A jornada recuperou personagens periféricos como a sambista Tia Cida dos Terreiros, uma das primeiras moradoras de São Mateus, que abriu o quintal de sua casa para que a comunidade tivesse um espaço de samba. Bairros como Sapopemba, Tremembé e até o distante Engenheiro Marsilac foram tratados como referências culturais.

A memória dos Queijadas, o primeiro movimento social da cidade que uniu a luta sindical com a defesa do meio ambiente foi visibilizada em um visita à antiga Fábrica de Cimento de Perus, que integra a agenda do movimento cultural do bairro.

Lugares que foram apagados, como os territórios da prostituição ocupados pelo alto e baixo meretrício na zona central e seu confinamento por 13 anos no bairros do Bom Retiro, hoje totalmente desconhecido pela maioria da população, foram revisitados.

Vários roteiros recuperam a presença dos imigrantes (antigos e recentes) no espaço da cidade, como a resistência dos judeus do Bom Retiro e a atual presença de muçulmanos e africanos no Brás. A memória e a resistência LGBTQIAP+ estiveram presentes em inúmeras atividades.

Isso tudo é maravilhoso e revela uma abordagem necessária para o patrimônio material e imaterial de uma cidade como São Paulo, que se caracteriza pela enorme diversidade cultural, étnica, racial e de identidade sexual.

Mas aquilo que se vê na Jornada do Patrimônio parece distante das ações concretas implementadas pela prefeitura. Enquanto a educação patrimonial forma cidadãos para compreender a importância do patrimônio, inexiste uma política pública eficaz que o proteja, na sua multiplicidade de manifestações.

Vejam: vários roteiros das Jornadas ocorreram no bairro do Bixiga, onde os vestígios dos quilombos se misturam com a presença da imigração italiana. O bairro foi tombado pelo município na gestão Erundina, sem regras muito claras. Tem fortes raízes culturais, expressas pela Vai-Vai, por vários teatros, pela festa da Achiropita e por uma ocupação cultural do espaço público.

Localizado entre a Paulista e o centro, tem grande interesse imobiliário, o que vem descaracterizando sua paisagem cultural e topográfica. Por essa razão, o Plano Diretor Estratégico (PDE) de 2014 o inseriu em um Território de Interesse da Cultura e da Paisagem (TICP), instrumento criado para compatibilizar a proteção à cultura e a paisagem com as transformações da cidade.

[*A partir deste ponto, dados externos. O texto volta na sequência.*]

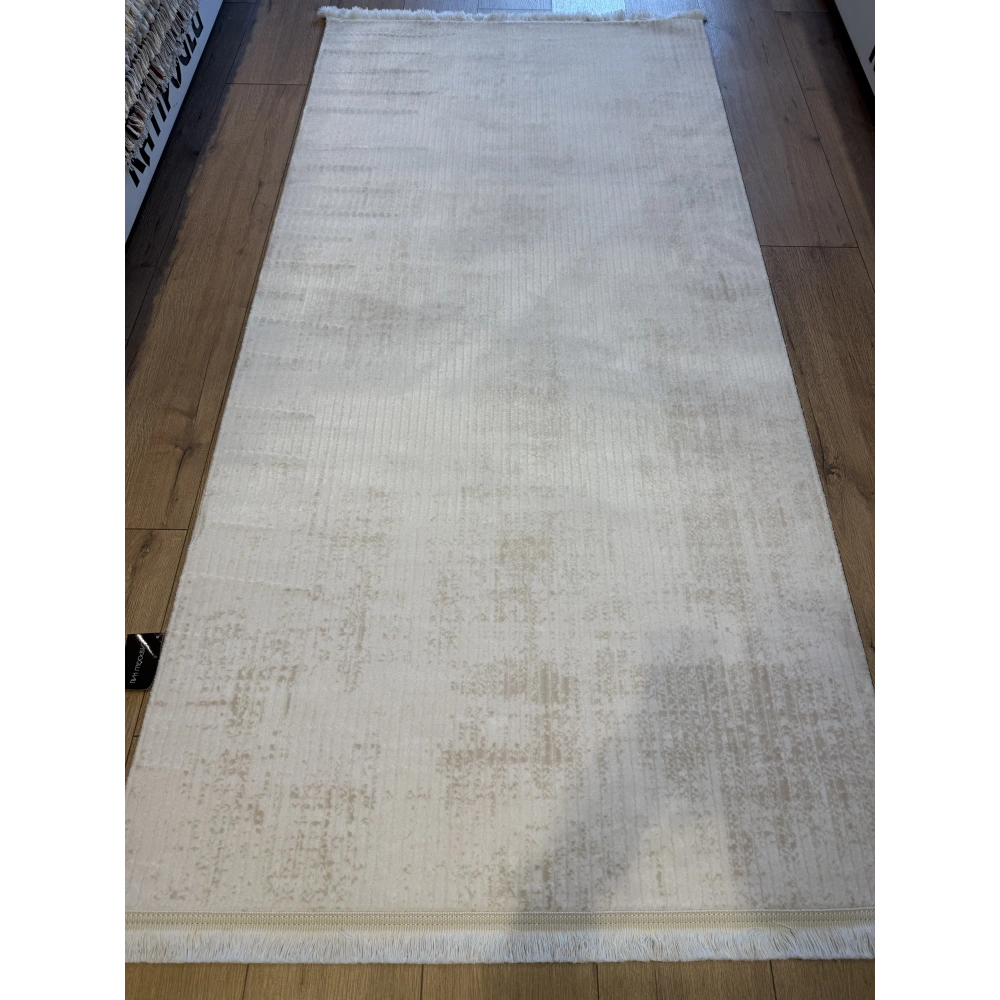 Hoom Rugs Nita 1208 Bej Modern Makina Halısı
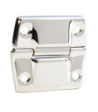 Stop Hinge medium chrome-plated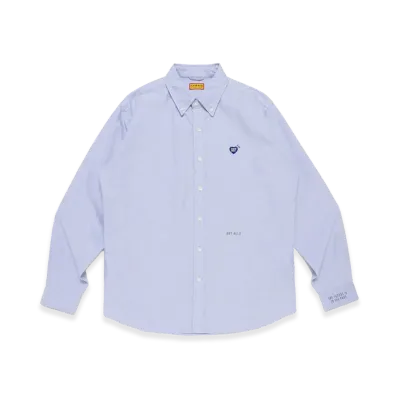 HUMAN MADE Oxford BD Shirt "Blue"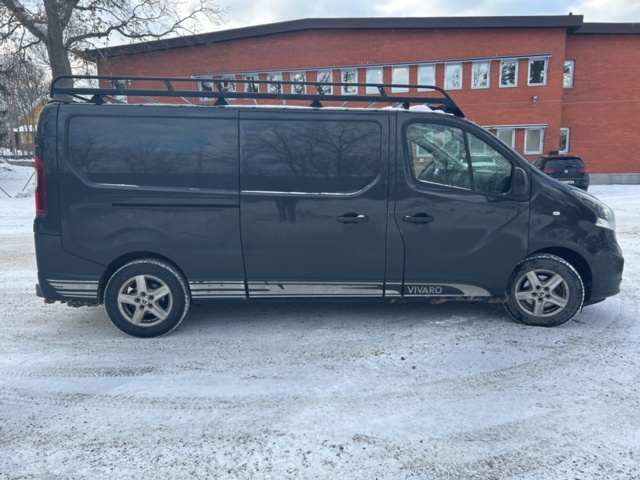1454817-6 Opel Vivaro Panel Van 2.9t 1.6 CDTI BIturbo Manual, 125hp, 2019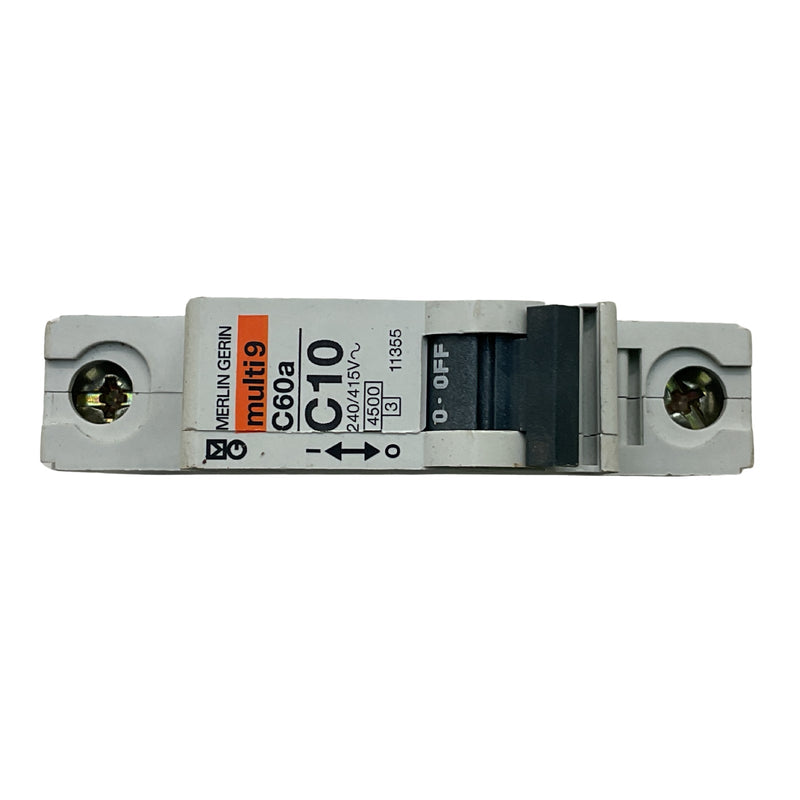 Merlin Gerin Miniature Circuit Breaker 1-Pole 10A 11355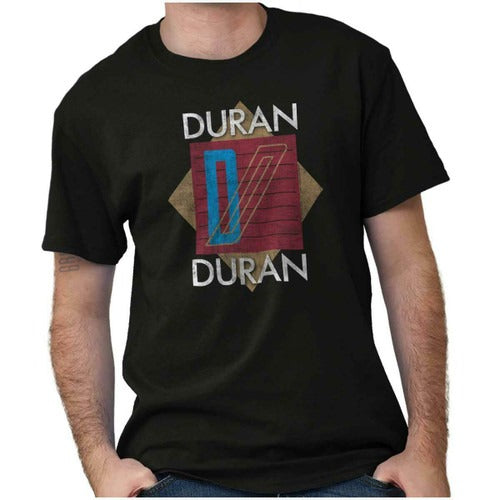Duran Duran Logo Retro Man's T-Shirt Tee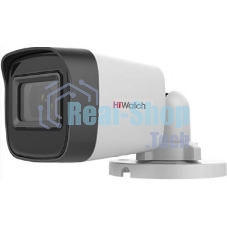 Камера видеонаблюдения аналоговая HiWatch DS-T520A (3.6мм) 3.6-3.6мм HD-CVI HD-TVI цв. корп.:белый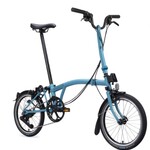 Brompton C Line 4 Speed High - Cloud Metallic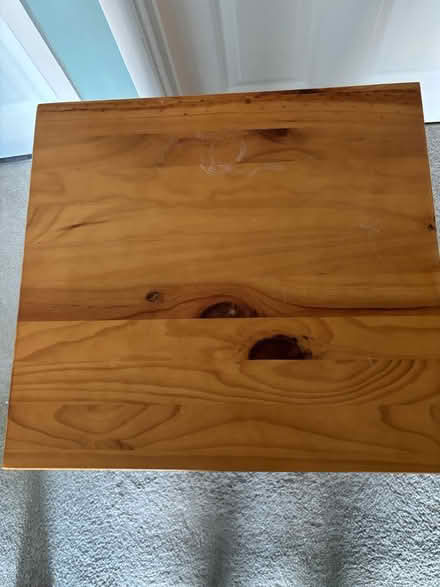 Photo of free Bedside chests -pine unmatched (Wheathampstead) #3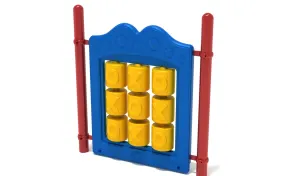 Tic-Tac-Toe Freestanding Panel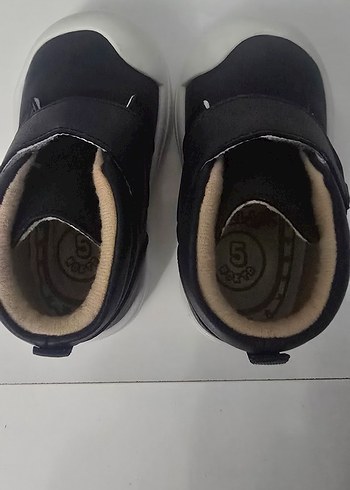 Erkek Bebek Siyah İlk Adım Ayakkabısı - Görsel 4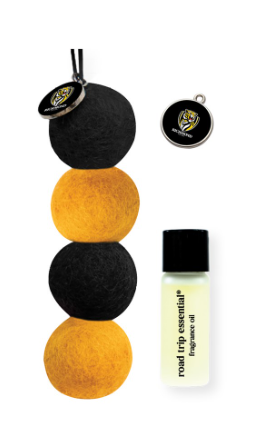 SMELLY BALLS AFL RICHMOND REUSABLE AIR FRESENER 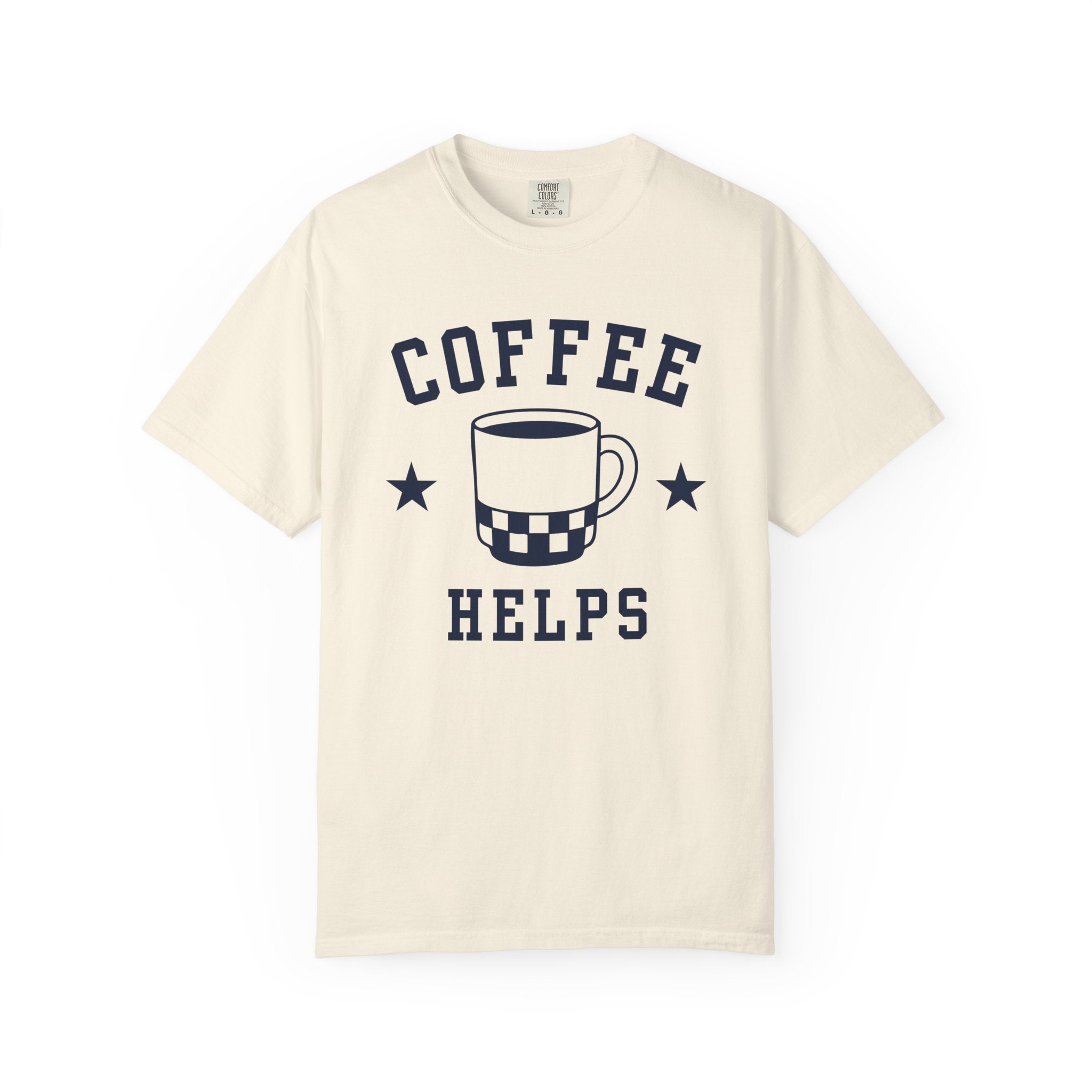 Coffee Helps T-Shirt sick mug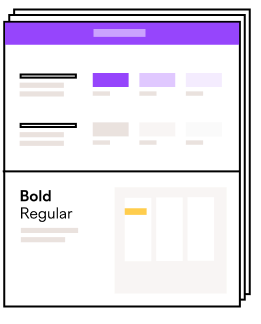 Branding illustration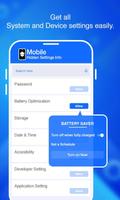 Mobile Hidden Settings Info ภาพหน้าจอ 2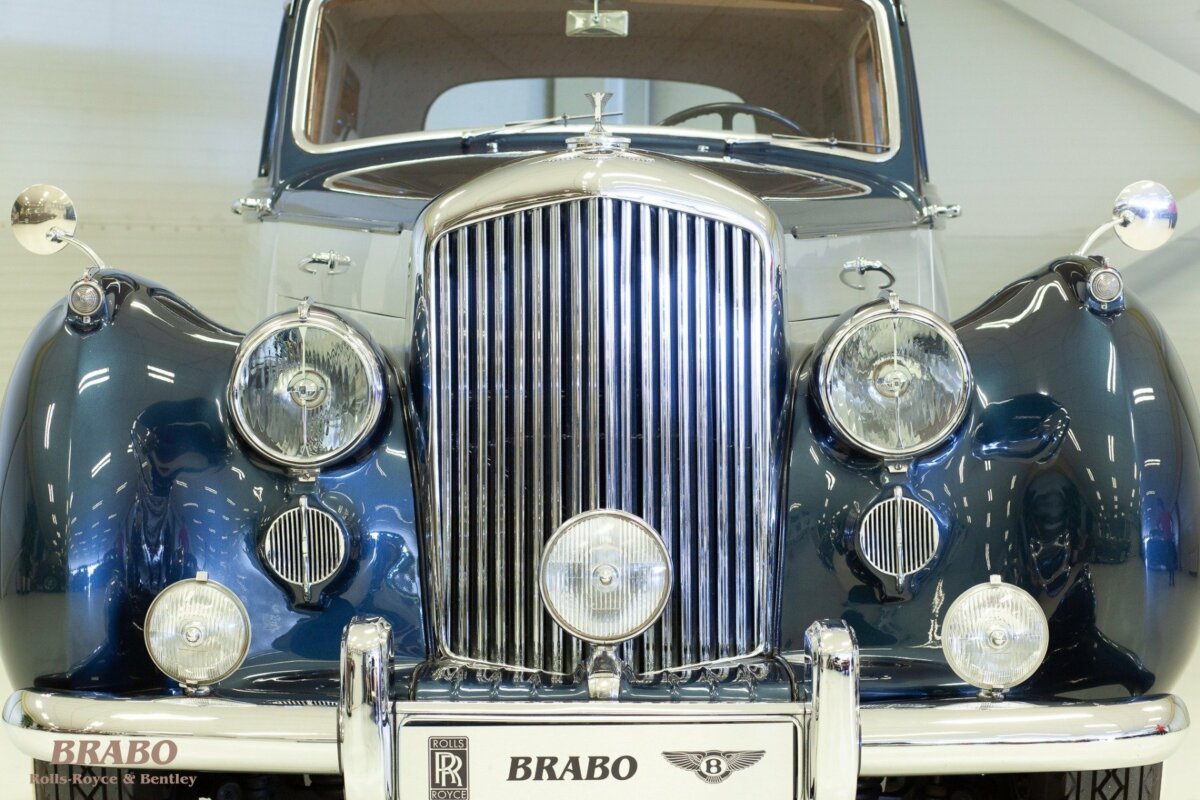 Bentley Mark VI Big Bore 4.566 ltr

Ocorre que, após oito anos da aprovação do PDE, a prefeitura ainda não regulamentou o TICP, que deve ser acompanhado por um plano urbanístico, ambiental e cultural onde se definam normas específicas que devem orientar a ocupação do bairro e as intervenções que deveriam ser feitas.

Vila operárias, que integram a memória dos bairros fabris e dos trabalhadores da primeira fase da industrialização paulistana, estão sendo devoradas quando deveriam ser protegidas, como se viu na demolição da Vila Operária João Migliari, no Tatuapé, para dar lugar a um edifício do chamado "eixo platina".

A memória afetiva da cidade está sendo comprometida, nesse momento de verticalização de certas áreas da cidade, pela não implementação da Zona Especial de Proteção Cultural - Área de Proteção Cultural (Zepec-APC), criada pelo PDE de 2014 e regulamentada em 2015. O único espaço protegido por esse instrumento até o momento foi o Cine Belas Artes, na gestão Haddad.

A Zepec-APC visa proteger lugares e espaços e usos com significado afetivo, simbólico e religioso para a comunidade e para a memória da cidade, mesmo que não ocupem imóveis de interesse arquitetônico. Ao proteger o lugar e uso, esse instrumento compatibilizar o patrimônio com uma eventual transformação física.

Lugares como a casa da Tia Cida dos Terreiros, em São Mateus, visitada em uma atividade de Jornada, cinemas e teatro de rua, como o Itaú Augusta, bares, como a Mercearia São Pedro, e terreiros de candomblé podem ser protegidos do processo de transformação da cidade sem paralisá-lo através da utilização desse instrumento.

Se não for implementada uma política de patrimônio cultural na cidade, a memória que se busca valorizar através de eventos como a Jornada do Patrimônio ficará comprometida, e nem vestígios arqueológicos sobrarão para serem visitados.